** Start QUOTED PASSAGE **

# Multi-download Google Play in MIUI



## hockeyhead019 (Oct 15, 2011)

Hey everybody,

Sorr if the the thread title is slightly confusing but I was wondering if the market usually does multiple downloads at once? I noticed it's taking forever to update all my apps lately (groups of 10 or so) and I noticed it's only downloading one file at a time. Does the market usually operate like this or could it be a MIUI problem? I'm on 2.2.10 right now and it's a fresh flash... just curious if anybody else has experienced any issues like this before.

Cheers


----------



## pdc419 (Jun 21, 2011)

No, I believe that's how Google play behaves. I know that that's how it is on all the ROM's I've used on my gnex that I can remember

Sent from my Galaxy Nexus using RootzWiki


----------



## hockeyhead019 (Oct 15, 2011)

Yea that's what I figured... did some more digging around and I've heard rumors that VZ is starting to throttle heavy 3G users more... I might be a victim of that







I eat almost 3Gbs/month

Thanks for confirming the G Play question though!


----------



## biggiesmalls657 (Oct 27, 2011)

hockeyhead019 said:


> Yea that's what I figured... did some more digging around and I've heard rumors that VZ is starting to throttle heavy 3G users more... I might be a victim of that I eat almost 3Gbs/month
> 
> Thanks for confirming the G Play question though!


That's not a lot. Verizon offers 4GB data allowance on their tiered data plan. They only (at least verizon)is throttled when the network is congested at particular instance, not at a whole billing cycle like ATT.

Sent from my DROID2 using RootzWiki


----------

** End QUOTED PASSAGE **
** Start GIVEN DATA **

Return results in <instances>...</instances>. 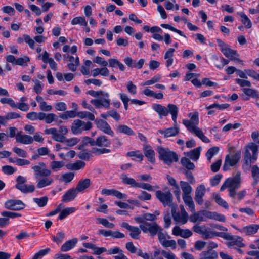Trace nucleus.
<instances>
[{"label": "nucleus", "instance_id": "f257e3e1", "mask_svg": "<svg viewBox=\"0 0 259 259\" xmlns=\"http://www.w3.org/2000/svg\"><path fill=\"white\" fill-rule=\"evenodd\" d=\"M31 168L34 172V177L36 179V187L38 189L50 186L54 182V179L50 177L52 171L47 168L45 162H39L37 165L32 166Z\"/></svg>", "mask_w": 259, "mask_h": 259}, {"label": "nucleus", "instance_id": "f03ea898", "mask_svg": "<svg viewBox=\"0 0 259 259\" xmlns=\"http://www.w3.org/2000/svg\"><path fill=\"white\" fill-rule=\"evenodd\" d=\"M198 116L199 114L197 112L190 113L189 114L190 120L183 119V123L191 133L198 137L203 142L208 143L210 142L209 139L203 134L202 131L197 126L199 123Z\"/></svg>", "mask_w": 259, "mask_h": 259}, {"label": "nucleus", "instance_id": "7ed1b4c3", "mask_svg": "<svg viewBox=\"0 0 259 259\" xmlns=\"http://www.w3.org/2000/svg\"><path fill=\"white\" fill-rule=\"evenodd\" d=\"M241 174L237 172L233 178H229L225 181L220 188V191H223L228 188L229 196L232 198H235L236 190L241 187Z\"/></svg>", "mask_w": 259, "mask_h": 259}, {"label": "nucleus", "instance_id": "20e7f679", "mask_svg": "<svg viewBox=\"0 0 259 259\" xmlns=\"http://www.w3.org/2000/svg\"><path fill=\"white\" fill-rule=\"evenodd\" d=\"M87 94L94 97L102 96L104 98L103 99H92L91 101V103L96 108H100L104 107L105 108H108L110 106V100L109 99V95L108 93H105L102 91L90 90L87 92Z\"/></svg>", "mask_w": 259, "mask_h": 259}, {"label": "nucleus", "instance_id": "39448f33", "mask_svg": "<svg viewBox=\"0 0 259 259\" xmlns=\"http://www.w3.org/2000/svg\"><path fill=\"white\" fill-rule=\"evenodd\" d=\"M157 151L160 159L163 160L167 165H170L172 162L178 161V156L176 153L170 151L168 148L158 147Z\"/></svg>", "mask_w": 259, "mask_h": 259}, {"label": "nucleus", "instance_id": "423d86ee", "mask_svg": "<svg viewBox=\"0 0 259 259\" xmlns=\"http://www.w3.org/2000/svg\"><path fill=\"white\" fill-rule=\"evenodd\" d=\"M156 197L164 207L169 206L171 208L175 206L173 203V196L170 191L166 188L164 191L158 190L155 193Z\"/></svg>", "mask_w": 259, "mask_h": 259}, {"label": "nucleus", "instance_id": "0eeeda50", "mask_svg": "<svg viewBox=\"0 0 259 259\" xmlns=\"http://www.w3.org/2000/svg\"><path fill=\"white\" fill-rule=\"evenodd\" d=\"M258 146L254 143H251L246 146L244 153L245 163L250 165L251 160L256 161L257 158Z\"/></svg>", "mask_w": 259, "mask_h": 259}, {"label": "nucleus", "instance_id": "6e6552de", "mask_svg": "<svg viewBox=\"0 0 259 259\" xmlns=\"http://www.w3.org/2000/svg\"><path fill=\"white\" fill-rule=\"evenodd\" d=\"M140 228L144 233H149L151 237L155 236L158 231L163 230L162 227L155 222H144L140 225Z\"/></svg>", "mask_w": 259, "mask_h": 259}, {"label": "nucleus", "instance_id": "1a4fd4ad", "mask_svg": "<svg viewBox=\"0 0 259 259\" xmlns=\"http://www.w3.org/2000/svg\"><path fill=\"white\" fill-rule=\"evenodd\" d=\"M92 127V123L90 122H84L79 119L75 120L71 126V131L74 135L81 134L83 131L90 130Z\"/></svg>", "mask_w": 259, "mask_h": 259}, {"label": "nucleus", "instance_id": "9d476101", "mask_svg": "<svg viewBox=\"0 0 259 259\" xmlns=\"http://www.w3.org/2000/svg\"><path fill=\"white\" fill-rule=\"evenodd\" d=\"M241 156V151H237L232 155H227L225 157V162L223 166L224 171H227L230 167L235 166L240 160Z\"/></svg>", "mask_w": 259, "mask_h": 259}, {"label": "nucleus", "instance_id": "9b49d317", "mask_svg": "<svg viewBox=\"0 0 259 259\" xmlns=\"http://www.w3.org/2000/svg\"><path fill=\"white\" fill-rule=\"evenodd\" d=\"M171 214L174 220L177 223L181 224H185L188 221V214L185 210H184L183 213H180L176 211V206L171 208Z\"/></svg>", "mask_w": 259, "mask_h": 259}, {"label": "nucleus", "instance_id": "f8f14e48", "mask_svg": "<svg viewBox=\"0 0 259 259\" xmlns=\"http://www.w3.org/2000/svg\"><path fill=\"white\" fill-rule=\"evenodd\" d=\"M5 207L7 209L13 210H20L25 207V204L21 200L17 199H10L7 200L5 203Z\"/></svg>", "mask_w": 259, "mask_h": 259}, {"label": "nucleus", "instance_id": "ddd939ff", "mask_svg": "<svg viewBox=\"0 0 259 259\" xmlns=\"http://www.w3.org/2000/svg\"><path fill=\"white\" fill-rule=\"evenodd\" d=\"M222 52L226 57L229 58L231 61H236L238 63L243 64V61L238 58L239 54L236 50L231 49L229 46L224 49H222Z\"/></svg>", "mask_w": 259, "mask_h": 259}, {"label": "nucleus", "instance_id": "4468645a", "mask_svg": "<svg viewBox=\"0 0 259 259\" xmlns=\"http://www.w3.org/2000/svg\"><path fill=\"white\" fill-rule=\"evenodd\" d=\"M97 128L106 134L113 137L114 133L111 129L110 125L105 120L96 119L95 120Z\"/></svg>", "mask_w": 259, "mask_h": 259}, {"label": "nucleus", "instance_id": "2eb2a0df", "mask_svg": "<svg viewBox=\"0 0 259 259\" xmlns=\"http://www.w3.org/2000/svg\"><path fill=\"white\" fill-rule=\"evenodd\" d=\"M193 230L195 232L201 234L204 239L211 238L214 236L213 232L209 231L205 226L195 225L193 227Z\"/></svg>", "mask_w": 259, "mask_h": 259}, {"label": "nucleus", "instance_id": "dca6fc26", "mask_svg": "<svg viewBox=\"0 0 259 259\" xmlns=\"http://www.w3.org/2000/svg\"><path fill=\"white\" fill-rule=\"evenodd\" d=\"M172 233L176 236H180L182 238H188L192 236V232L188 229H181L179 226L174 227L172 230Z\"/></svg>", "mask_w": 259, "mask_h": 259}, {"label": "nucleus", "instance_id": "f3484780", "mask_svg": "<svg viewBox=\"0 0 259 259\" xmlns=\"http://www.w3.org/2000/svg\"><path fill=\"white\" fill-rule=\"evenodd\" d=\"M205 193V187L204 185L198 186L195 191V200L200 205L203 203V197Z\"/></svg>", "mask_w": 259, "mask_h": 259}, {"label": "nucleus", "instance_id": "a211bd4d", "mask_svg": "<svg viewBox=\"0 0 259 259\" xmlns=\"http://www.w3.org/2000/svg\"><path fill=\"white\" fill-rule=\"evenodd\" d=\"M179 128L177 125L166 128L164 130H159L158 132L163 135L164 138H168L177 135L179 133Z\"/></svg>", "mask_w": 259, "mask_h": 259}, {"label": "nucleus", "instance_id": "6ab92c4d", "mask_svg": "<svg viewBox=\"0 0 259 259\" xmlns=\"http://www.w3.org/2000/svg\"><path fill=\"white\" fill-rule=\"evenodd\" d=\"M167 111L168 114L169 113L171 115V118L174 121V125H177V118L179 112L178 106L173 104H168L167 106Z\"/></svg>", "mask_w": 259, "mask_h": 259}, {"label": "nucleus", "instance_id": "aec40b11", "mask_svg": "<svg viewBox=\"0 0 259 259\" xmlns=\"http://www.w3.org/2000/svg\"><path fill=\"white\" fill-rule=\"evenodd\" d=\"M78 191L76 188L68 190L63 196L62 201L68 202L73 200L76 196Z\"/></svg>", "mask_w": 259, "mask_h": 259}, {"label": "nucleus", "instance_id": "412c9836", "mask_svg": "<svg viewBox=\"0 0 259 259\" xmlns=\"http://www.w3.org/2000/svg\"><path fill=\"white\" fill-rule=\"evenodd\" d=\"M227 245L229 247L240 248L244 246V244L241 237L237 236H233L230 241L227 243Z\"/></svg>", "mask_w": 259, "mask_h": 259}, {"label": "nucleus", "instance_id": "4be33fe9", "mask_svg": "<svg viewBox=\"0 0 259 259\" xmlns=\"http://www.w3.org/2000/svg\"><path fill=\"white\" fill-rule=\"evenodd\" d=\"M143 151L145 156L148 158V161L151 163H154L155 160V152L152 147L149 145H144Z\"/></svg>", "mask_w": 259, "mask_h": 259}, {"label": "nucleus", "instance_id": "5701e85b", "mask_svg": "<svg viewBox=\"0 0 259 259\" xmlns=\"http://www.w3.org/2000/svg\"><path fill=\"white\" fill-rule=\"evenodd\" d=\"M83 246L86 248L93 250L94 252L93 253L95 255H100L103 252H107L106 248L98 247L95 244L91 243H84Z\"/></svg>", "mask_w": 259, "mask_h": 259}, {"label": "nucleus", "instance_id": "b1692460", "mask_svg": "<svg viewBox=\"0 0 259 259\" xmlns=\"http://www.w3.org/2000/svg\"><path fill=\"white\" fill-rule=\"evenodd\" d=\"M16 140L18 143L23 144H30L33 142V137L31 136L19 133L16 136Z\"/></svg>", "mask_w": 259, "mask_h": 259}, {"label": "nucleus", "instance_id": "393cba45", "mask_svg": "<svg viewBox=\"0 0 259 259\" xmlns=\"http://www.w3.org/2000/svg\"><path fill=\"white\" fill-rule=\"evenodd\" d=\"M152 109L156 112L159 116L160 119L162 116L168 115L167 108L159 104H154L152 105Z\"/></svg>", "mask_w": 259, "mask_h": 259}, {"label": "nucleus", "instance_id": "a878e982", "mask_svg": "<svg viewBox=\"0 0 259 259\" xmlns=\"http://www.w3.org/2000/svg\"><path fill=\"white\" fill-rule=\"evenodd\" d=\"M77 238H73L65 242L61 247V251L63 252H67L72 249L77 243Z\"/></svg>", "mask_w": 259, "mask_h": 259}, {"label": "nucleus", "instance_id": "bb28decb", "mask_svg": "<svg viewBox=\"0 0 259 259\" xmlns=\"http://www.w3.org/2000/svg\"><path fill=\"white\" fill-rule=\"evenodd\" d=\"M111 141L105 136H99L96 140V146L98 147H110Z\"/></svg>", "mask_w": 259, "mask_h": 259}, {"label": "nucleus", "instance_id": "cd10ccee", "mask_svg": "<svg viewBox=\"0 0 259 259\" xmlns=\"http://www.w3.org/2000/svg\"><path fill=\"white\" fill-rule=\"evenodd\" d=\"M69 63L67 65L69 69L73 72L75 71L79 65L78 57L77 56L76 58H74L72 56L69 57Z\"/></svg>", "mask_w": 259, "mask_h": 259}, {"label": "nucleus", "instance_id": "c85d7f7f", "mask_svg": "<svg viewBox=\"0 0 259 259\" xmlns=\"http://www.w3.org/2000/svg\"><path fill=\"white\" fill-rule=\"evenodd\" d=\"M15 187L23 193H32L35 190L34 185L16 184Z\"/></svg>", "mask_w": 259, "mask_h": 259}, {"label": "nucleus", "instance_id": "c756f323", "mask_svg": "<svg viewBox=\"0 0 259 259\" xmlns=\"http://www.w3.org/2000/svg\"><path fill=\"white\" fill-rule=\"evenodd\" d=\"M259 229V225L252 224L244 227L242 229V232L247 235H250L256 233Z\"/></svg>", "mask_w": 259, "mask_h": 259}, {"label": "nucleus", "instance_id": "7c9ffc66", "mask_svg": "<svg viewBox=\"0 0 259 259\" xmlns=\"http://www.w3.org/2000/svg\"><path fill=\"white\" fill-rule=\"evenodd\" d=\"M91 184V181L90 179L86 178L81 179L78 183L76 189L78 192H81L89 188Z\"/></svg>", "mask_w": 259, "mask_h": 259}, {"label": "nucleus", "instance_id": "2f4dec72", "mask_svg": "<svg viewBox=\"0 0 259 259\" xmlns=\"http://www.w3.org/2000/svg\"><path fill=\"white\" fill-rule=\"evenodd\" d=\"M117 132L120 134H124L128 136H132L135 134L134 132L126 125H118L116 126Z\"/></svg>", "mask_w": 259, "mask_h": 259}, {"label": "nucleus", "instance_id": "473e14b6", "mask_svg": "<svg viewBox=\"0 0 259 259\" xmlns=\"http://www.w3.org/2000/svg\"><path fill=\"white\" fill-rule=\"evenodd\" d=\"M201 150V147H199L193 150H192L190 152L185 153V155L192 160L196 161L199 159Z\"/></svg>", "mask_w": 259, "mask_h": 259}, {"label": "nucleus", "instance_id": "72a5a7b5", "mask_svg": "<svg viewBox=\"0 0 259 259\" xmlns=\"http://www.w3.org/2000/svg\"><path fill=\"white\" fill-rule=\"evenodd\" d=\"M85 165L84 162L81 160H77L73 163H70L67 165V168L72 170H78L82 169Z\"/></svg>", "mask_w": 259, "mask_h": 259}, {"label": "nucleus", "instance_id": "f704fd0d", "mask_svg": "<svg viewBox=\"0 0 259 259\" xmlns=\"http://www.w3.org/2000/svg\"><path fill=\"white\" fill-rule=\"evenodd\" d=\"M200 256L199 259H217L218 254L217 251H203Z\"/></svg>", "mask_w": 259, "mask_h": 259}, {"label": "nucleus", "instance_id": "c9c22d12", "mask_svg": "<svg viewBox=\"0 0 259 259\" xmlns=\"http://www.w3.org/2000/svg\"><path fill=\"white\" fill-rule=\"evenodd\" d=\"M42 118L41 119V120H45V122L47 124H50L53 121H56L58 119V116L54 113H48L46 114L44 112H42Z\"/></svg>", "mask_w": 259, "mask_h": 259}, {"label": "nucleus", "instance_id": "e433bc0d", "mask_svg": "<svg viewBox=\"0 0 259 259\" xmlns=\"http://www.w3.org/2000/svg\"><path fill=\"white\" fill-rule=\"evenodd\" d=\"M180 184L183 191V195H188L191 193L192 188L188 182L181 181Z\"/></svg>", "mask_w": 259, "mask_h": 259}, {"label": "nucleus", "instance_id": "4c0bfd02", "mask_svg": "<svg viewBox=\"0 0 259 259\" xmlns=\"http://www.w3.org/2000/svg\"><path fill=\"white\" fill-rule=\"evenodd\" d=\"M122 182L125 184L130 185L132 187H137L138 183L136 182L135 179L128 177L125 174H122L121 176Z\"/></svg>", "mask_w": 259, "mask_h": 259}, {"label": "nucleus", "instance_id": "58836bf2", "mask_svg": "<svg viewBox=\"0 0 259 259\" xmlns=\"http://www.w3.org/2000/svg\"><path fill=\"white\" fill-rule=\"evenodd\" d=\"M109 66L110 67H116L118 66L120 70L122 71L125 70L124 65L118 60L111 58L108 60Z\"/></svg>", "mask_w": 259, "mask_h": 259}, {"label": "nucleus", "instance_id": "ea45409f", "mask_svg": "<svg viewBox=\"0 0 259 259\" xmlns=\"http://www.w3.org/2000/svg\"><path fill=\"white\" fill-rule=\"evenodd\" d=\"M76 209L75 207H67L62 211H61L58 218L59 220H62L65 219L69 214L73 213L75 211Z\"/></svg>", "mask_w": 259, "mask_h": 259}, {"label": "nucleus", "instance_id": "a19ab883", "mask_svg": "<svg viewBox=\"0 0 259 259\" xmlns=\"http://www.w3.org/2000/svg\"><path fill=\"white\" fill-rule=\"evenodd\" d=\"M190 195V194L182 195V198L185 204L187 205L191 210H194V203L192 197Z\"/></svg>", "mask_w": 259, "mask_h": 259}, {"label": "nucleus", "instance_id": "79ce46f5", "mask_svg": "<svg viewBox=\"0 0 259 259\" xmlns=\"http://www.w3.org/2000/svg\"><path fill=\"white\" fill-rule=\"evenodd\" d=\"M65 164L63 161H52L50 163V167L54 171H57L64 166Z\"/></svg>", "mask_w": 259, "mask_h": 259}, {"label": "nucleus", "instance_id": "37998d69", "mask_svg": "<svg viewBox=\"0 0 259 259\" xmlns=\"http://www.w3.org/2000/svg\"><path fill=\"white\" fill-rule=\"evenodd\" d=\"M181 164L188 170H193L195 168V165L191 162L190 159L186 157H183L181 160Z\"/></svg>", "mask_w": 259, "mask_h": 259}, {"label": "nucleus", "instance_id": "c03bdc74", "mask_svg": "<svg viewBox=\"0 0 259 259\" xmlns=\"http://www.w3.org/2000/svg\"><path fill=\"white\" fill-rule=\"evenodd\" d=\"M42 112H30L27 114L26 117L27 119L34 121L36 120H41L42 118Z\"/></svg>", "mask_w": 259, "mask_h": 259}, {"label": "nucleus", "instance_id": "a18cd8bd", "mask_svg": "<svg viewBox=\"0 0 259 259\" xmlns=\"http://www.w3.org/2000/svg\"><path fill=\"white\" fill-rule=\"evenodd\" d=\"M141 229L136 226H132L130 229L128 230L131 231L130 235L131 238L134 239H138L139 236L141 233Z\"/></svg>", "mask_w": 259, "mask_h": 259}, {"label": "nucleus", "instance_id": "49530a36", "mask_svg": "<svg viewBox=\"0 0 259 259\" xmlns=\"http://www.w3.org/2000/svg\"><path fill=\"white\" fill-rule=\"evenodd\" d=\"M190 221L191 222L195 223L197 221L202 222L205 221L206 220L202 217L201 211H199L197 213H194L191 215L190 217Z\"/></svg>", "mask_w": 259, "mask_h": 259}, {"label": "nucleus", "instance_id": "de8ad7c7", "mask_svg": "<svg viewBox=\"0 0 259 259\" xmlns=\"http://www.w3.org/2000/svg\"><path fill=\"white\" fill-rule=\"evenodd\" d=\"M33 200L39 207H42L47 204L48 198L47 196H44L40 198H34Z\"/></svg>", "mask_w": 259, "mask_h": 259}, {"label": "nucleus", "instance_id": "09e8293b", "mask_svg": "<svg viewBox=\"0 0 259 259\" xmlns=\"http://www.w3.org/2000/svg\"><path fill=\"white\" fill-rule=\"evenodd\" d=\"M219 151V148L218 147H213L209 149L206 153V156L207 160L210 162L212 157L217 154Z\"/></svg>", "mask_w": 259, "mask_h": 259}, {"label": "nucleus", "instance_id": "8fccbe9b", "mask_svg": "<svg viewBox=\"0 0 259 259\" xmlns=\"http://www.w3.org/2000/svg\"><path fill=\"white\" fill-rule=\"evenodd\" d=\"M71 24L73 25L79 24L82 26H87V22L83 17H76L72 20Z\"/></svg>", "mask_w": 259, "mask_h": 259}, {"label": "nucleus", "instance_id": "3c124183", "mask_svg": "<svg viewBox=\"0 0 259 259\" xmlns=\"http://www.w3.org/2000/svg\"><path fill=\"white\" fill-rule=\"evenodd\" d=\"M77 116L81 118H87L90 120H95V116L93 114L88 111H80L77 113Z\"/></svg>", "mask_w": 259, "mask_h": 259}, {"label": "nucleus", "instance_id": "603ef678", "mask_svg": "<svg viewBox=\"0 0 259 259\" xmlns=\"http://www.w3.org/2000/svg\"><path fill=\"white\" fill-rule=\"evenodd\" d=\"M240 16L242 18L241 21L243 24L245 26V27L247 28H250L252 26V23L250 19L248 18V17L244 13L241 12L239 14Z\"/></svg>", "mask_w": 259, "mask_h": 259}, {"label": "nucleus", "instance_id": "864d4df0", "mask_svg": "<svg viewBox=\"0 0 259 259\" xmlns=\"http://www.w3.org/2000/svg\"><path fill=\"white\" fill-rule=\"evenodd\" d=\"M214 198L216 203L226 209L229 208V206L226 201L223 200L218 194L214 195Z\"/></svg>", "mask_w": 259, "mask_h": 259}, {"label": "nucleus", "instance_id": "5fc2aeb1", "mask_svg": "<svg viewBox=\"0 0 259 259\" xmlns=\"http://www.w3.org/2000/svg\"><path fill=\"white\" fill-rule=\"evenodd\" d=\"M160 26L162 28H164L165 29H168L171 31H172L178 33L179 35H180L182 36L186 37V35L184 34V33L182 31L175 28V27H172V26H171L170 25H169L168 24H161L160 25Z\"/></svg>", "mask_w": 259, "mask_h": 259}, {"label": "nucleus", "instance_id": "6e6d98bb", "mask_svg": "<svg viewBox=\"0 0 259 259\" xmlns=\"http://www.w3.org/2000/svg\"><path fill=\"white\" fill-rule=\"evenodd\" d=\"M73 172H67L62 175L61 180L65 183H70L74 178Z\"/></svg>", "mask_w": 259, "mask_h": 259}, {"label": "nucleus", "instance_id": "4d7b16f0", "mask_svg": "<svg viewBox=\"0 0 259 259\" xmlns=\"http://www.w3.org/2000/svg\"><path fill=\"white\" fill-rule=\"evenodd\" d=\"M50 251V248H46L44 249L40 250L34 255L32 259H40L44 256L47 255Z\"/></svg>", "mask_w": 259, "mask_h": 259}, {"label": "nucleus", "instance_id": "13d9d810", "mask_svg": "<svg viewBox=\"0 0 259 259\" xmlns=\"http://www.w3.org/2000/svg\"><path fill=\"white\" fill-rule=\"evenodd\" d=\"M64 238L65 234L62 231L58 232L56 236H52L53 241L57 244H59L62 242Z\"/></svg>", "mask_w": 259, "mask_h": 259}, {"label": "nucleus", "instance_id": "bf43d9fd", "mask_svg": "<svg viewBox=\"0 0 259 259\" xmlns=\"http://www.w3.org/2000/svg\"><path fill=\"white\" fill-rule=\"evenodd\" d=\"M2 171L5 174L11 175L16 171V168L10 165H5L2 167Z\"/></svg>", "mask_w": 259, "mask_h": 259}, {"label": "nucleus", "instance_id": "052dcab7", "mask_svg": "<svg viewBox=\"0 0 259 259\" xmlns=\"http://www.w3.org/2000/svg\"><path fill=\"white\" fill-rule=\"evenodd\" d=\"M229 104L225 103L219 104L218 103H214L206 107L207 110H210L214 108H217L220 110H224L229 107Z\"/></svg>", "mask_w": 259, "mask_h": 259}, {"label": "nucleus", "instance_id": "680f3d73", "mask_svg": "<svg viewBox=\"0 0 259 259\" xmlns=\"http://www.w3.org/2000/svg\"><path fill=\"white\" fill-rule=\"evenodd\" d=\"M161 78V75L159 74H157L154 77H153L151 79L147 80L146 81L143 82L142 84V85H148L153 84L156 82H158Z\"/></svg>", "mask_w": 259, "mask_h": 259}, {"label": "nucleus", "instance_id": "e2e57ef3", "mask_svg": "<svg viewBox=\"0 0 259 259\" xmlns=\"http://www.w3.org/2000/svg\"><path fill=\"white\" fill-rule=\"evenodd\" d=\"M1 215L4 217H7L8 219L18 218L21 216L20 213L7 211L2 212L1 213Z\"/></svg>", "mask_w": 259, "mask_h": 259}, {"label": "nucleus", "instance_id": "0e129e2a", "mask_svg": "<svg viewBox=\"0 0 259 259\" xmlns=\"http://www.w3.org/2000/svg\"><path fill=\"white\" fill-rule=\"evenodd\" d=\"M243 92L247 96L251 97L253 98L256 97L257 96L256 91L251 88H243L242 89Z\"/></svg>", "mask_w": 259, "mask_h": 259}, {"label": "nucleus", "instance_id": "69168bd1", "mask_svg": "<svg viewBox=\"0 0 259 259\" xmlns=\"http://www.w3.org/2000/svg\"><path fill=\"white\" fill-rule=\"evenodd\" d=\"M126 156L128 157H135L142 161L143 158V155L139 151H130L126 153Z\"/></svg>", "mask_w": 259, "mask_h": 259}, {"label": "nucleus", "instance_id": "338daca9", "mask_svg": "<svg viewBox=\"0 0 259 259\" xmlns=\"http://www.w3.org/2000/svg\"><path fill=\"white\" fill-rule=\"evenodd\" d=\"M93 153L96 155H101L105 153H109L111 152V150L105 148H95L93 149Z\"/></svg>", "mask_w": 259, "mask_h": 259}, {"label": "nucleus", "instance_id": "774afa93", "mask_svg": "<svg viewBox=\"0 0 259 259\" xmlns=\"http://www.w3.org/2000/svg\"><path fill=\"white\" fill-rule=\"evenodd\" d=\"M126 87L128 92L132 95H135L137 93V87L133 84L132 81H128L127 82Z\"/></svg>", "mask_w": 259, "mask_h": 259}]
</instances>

** End GIVEN DATA **

• **EXERCISE INSTRUCTIONS**:
1. Which username and date head each post in the forum thread on Google Play downloads in MIUI, in order?
2. Does the forum thread on Google Play downloads in MIUI support each of these statements? Answer yes or no for each, and quote the words that decide it.
(a) The person who started the thread was running MIUI 2.2.10 on a fresh flash.
(b) Verizon's tiered data plan offers a 3GB data allowance.
(c) Verizon throttles users across a whole billing cycle.

• **TASK-BY-TASK RESULTS**:
1.
1. hockeyhead019, Oct 15, 2011
2. pdc419, Jun 21, 2011
3. hockeyhead019, Oct 15, 2011
4. biggiesmalls657, Oct 27, 2011

2.
(a) Yes: "I'm on 2.2.10 right now and it's a fresh flash"
(b) No: "Verizon offers 4GB data allowance on their tiered data plan."
(c) No: "They only (at least verizon)is throttled when the network is congested at particular instance, not at a whole billing cycle like ATT."